12. In the course of his judgment Twomey J. referred to the fact that Ireland has decided that its police force should be unarmed as providing a clear rationale for viewing firearms offences in a particularly serious light. I agree that in a country where even the police do not routinely carry arms that the possession of firearms unlawfully is a particularly serious matter and that the legislature is quite entitled to so treat it. I would, though, point out that Ireland is not alone in being concerned about the threat posed by the misuse of firearms. Prof. O’Malley at para. 18.18 in his text Sentencing Law and Practice (3rd Ed.) comments:
“One constant theme running through the jurisprudence on sentencing for firearm offences across all common law jurisdictions is that courts must be aware of the intense and, apparently growing danger posed by the misuse of firearms. The same concern is reflected in the legislative introduction of minimum sentences which have become increasingly common.”
13. It seems to me that the Oireachtas has a legitimate role in setting sentencing parameters. The Oireachtas is entitled to fix maximum penalties. There have been occasions when judges have expressed frustration about the low maximum that has been prescribed in certain cases.

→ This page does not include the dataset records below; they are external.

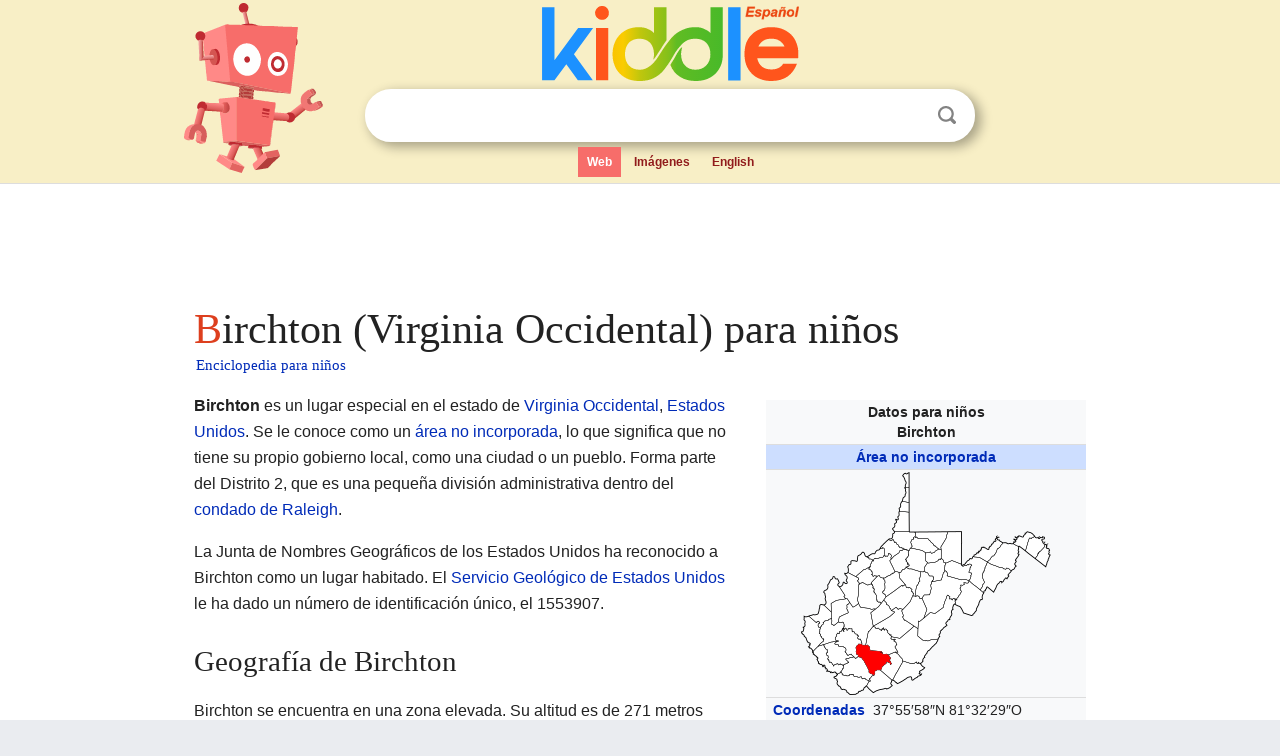

--- FILE ---
content_type: text/html; charset=utf-8
request_url: https://www.google.com/recaptcha/api2/aframe
body_size: 267
content:
<!DOCTYPE HTML><html><head><meta http-equiv="content-type" content="text/html; charset=UTF-8"></head><body><script nonce="lSY_8TO_vCrNs4NtkGUYXQ">/** Anti-fraud and anti-abuse applications only. See google.com/recaptcha */ try{var clients={'sodar':'https://pagead2.googlesyndication.com/pagead/sodar?'};window.addEventListener("message",function(a){try{if(a.source===window.parent){var b=JSON.parse(a.data);var c=clients[b['id']];if(c){var d=document.createElement('img');d.src=c+b['params']+'&rc='+(localStorage.getItem("rc::a")?sessionStorage.getItem("rc::b"):"");window.document.body.appendChild(d);sessionStorage.setItem("rc::e",parseInt(sessionStorage.getItem("rc::e")||0)+1);localStorage.setItem("rc::h",'1769060508618');}}}catch(b){}});window.parent.postMessage("_grecaptcha_ready", "*");}catch(b){}</script></body></html>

14. By the same token the Oireachtas can prescribe minimum sentences. To use the language of Murray C.J. the Oireachtas has within reason at least the power to lay down parameters.
15. The approach of the Oireachtas has been a very measured one. It has provided for a mandatory presumptive minimum in the case of certain firearms offences. However, in general courts are permitted to depart from that minimum and impose lesser sentences where it identifies the fact that there are exceptional and specific circumstances relating to the offence or the offender present. As the Court pointed out in the course of its Prenderville judgment, departures from the mandatory presumptive minimum are far from uncommon. In the case of second or subsequent offences there is an actual mandatory minimum. However, even here the courts are left with a considerable discretion in that judges are free to impose a sentence between the minimum stipulated of five years and the maximum provided for of 14 years.
16. In my view the Oireachtas is entitled to a considerable margin of appreciation when addressing sentencing policy. The threat to society posed by the unlawful use and possession of firearms is so serious that the approach they have opted for cannot be seen as irrational or disproportionate.
17. As I indicated earlier, I am in no doubt that the High Court judge was correct in rejecting the constitutional challenge and I would dismiss the appeal.